The blond-headed guy removed his hands from his ears, laughing raucously. "Did your mommy buy you a Barbie robot, little girl?" he asked the young woman, teasingly. "Such a pretty pink girlie robot. How cute."
He bent down as if to touch the young woman's face, only to be blasted again by a concentrated shriek that was meant for his eardrums alone. He screamed and promptly fainted at her feet, and as the other guys scattered in all directions, she moved carefully to take the young woman's arm and pull her away.
Her robot was--alive? How could it be? She hadn't even found the on switch. But it had been her robot that had screeched so--it didn't sound that bad to her, but it seemed the guys found it unbearable. She looked up at the robot's visor and saw two pink LED dots, and a curved LED line underneath them...two eyes and a smile.
Maybe she was built to fight, as her inventor had intended, but she thought she had renounced that.

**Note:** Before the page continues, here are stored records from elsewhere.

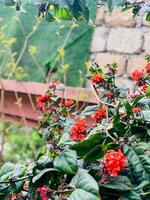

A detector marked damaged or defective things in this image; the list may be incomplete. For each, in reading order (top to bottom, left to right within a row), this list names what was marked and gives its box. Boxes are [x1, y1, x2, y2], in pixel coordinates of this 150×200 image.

rusty red metal railing [0, 79, 98, 126]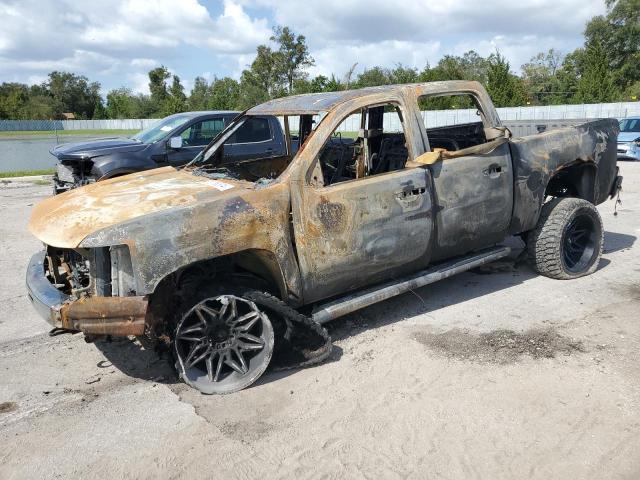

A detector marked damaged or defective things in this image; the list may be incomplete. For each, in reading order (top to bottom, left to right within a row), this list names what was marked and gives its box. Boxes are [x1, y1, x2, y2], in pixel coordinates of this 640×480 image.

damaged front bumper [26, 249, 148, 336]
cracked asphalt [1, 164, 640, 476]
burned pickup truck [25, 82, 620, 394]
rust and char damage [28, 80, 620, 336]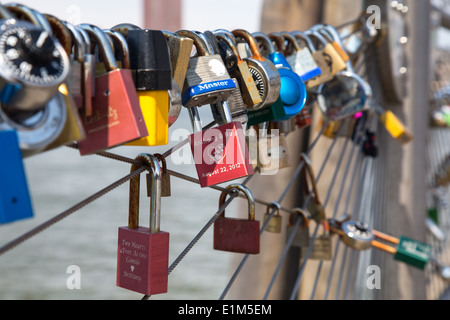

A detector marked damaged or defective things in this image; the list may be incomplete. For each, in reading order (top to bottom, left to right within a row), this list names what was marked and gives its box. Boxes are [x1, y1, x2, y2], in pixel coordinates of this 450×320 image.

rusty padlock [117, 152, 170, 296]
rusty padlock [214, 184, 260, 254]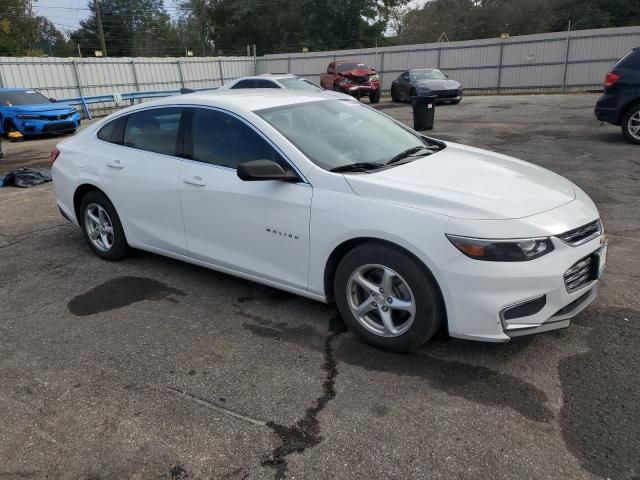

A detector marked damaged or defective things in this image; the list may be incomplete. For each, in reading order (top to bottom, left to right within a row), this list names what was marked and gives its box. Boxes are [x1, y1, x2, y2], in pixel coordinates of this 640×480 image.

cracked pavement [0, 94, 636, 480]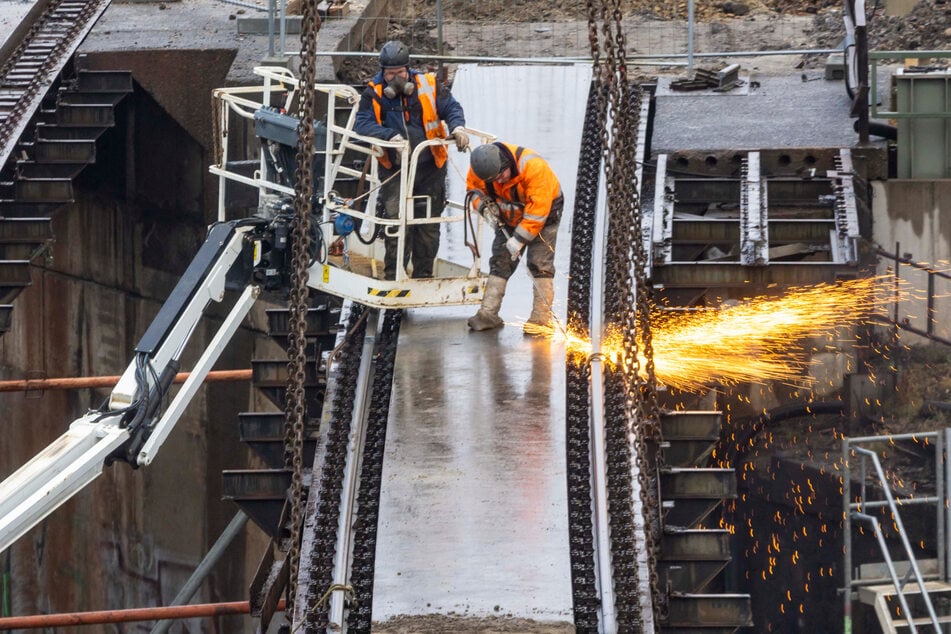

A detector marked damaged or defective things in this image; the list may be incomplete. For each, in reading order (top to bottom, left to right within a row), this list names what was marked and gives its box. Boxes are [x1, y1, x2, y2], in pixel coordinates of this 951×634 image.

rusty steel beam [0, 366, 251, 390]
rusty steel beam [0, 596, 282, 628]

Looking down at the little girl with what she understood was a "smile," however, she was beginning to reprocess that decision. She would not fight for conquest, as her inventor had often spoken of; that was certain. But as long as this little one was in danger, she would fight to protect her. That, she reasoned, was acceptable to her programming.

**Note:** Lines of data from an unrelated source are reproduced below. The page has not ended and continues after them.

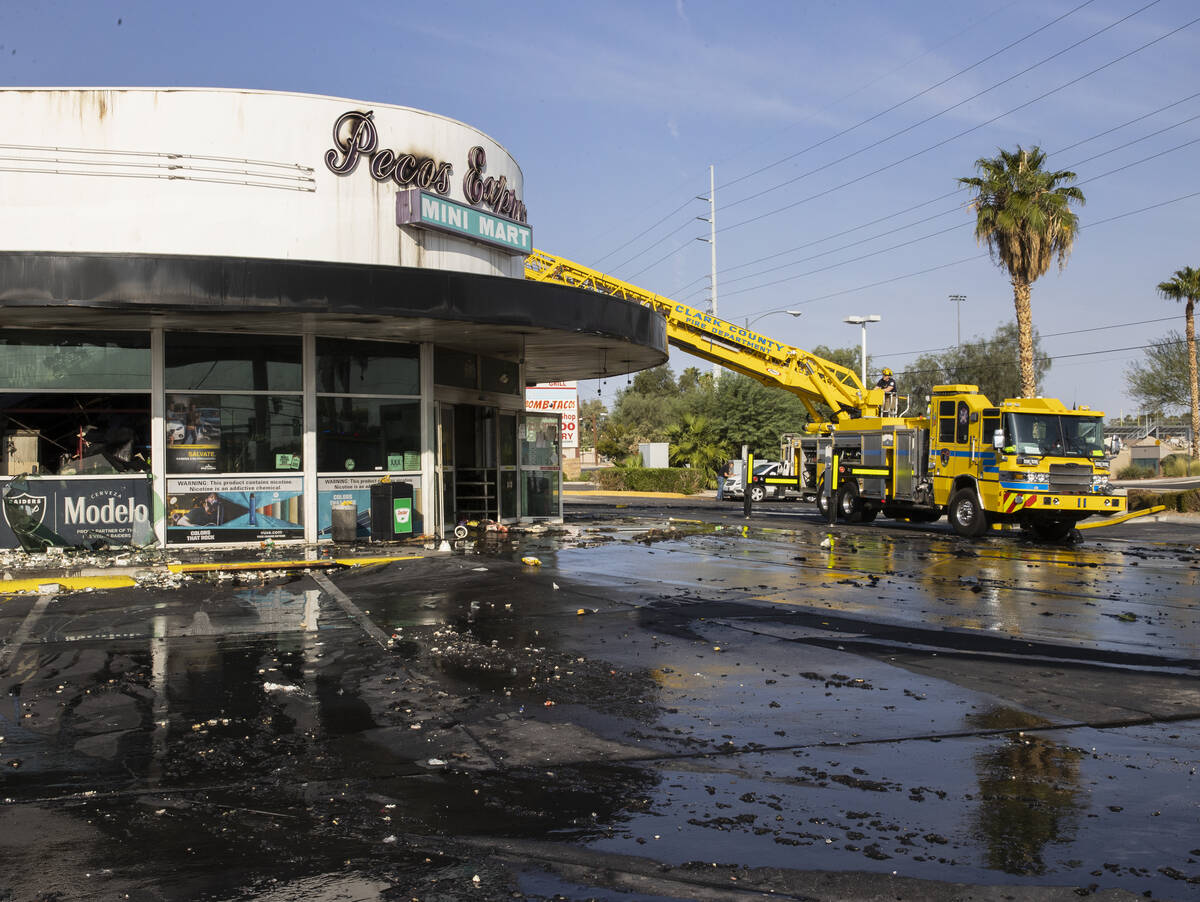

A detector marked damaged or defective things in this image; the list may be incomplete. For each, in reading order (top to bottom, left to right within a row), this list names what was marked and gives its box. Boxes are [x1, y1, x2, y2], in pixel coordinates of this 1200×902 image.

burned convenience store [0, 88, 667, 549]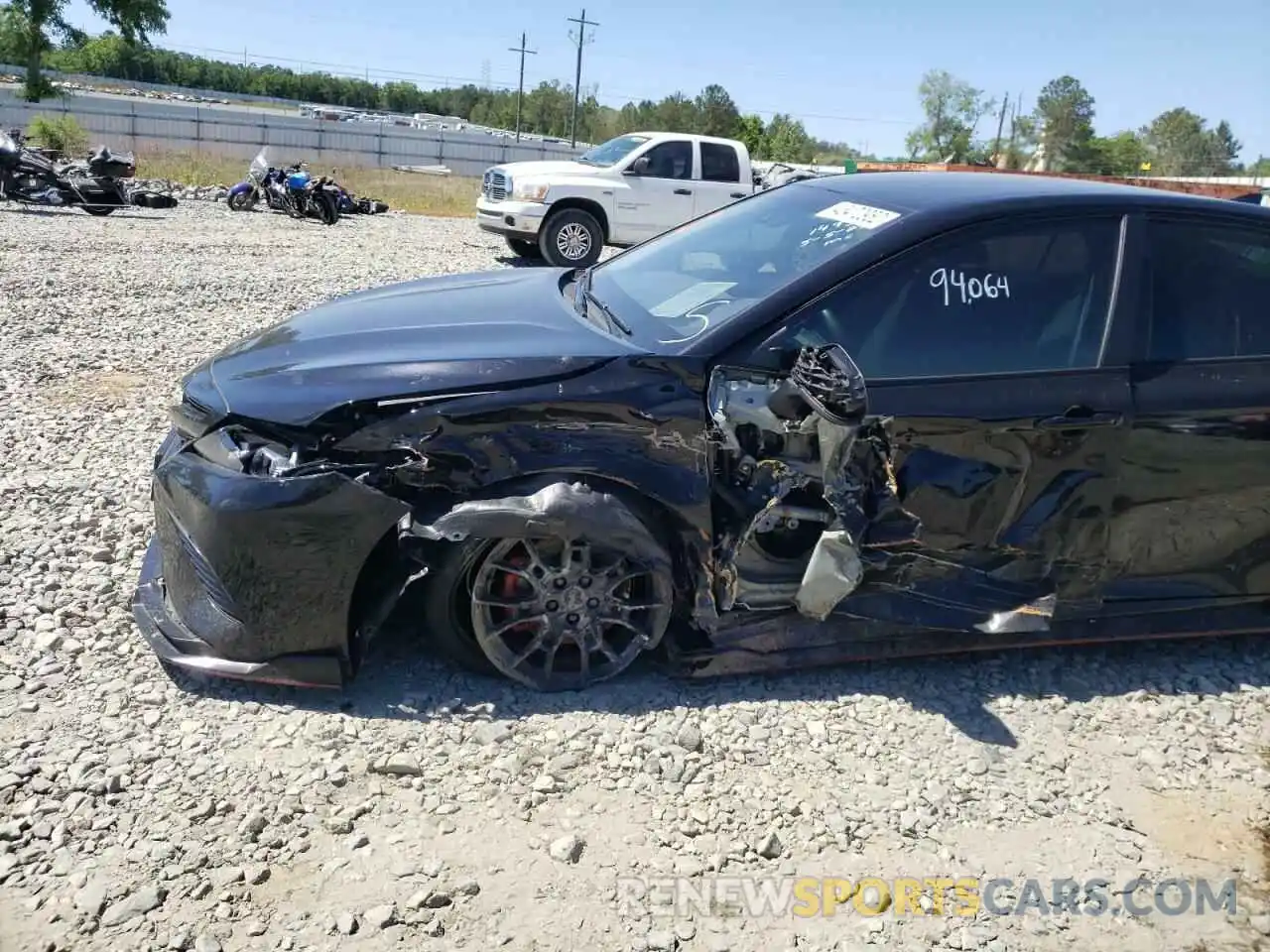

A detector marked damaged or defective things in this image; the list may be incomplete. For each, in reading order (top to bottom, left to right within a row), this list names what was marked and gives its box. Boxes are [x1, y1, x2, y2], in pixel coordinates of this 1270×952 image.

exposed wheel well [541, 196, 609, 239]
crushed hood [184, 265, 629, 423]
broken side mirror mount [787, 345, 868, 426]
damaged door panel [705, 347, 1132, 654]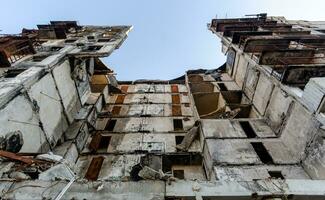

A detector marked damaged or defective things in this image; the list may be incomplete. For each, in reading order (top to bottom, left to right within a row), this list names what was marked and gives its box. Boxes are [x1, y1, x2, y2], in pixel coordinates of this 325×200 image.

rusted metal beam [84, 156, 103, 181]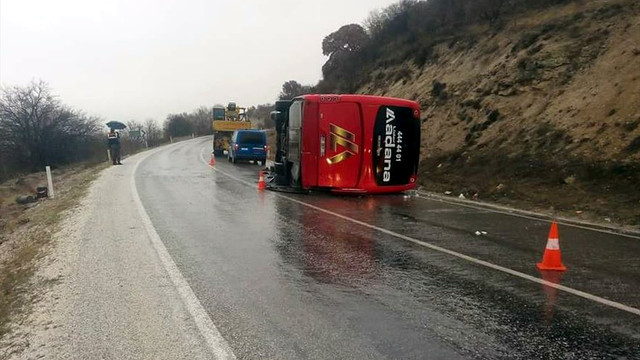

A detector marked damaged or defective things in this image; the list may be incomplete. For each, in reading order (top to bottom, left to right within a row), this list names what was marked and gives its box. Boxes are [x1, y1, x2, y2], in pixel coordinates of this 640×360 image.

overturned bus door [318, 102, 362, 188]
overturned red bus [264, 93, 420, 194]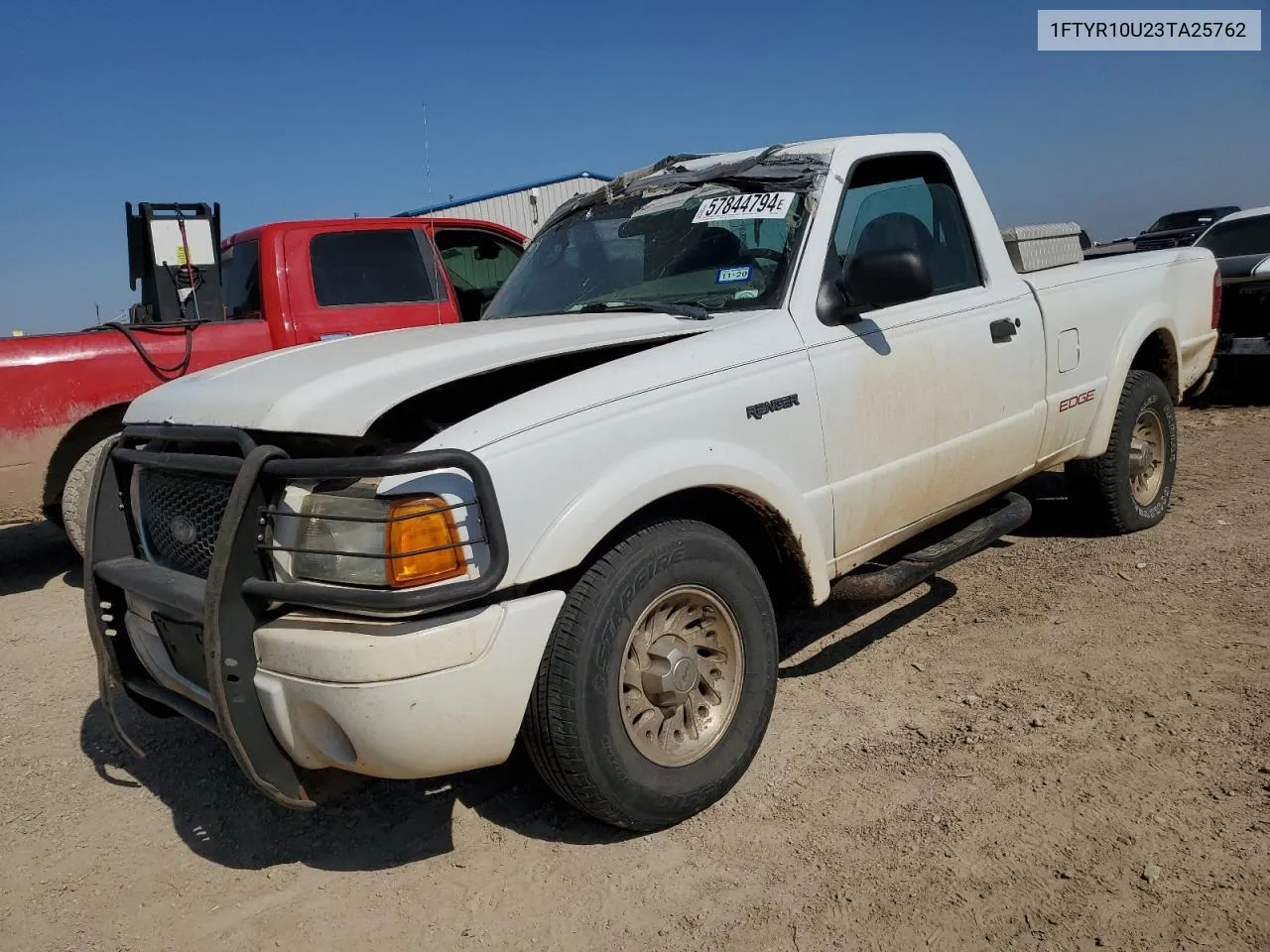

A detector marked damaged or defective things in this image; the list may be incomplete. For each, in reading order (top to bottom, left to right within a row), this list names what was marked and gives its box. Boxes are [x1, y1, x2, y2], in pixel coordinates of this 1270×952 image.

VIBRATE originally belonged to my boyfriend, but the character was a little bit different. For one thing, VIBRATE was male, and for another, my boyfriend played him as if he were a Blaster rather than a Defender, running ahead and shooting things rather than staying centrally placed amid the team and buffing other players. Sadly, VIBRATE eventually went the way of all the other Defenders my boyfriend has developed and tried to play in City of Heroes, ending up in the Recycle Bin. He just didn't do enough damage or stand up to as much damage as my boyfriend would have liked.
I was more than a little upset when my boyfriend deleted VIBRATE, though--I had liked the character concept and thought that it was a well-designed build, if a little difficult to pull off. (Sonic/Sonic Defenders are notoriously hard to play well, it seems.) Not to mention that VIBRATE had been level-pacted with one of my characters, and his deletion had left her "widowed." In a fit of inspiration, I recreated VIBRATE from memory, except for one difference...I turned him female. I wanted it to be instantly obvious that I had not just pilfered my boyfriend's character, but built upon his foundation and worked it to my own purposes.

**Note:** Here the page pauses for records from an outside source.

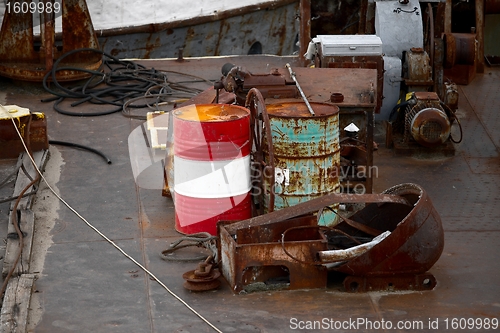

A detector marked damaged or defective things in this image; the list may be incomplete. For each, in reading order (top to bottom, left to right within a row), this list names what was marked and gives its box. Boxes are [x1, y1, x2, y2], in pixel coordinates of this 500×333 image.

rusty machinery [0, 0, 101, 81]
rusty orange barrel [173, 103, 252, 233]
rusted gear [244, 87, 276, 214]
rusty orange barrel [264, 102, 342, 224]
turquoise rusty drum [264, 102, 342, 226]
rusted gear [183, 255, 220, 290]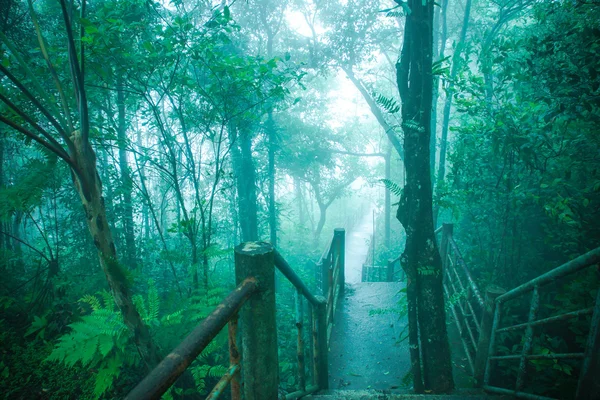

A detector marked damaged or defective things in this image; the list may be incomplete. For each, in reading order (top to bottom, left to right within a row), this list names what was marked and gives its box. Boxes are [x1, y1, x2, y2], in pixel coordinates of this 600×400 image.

rusty metal post [236, 241, 280, 400]
rusty metal post [476, 286, 504, 386]
rusty metal post [576, 282, 600, 398]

Once I made the design decision to have VIBRATE be a lady robot, the idea of her as a nurturing, defensive robot began to percolate. Not long after that, the story of an inventor who unwittingly throws away the pieces of his world-dominating robot to a young girl who needs the robot's protection took shape, and thus, the new VIBRATE was born, pink suit and all.
I retained the original character name my boyfriend had given it, since it still fit with her sonic powersets and attacks. It doesn't have anything to do with "massaging devices" or anything like that. XD
Though the two VIBRATEs started out the same, I have taken considerably different powers, opting for the single-target buffs and Sonic Siphon (a great damage-resistance-draining power) instead of all the offensive powers my boyfriend had chosen. As a result, the female VIBRATE is a team player, keeping her allies safe and buffed while also reducing her enemies' damage resistance with every successful attack of her own. She may get steamrolled on a few occasions, but as long as I play her carefully (i.e., not making her Leeroy into battle), she stays alive (and thus, the team stays alive).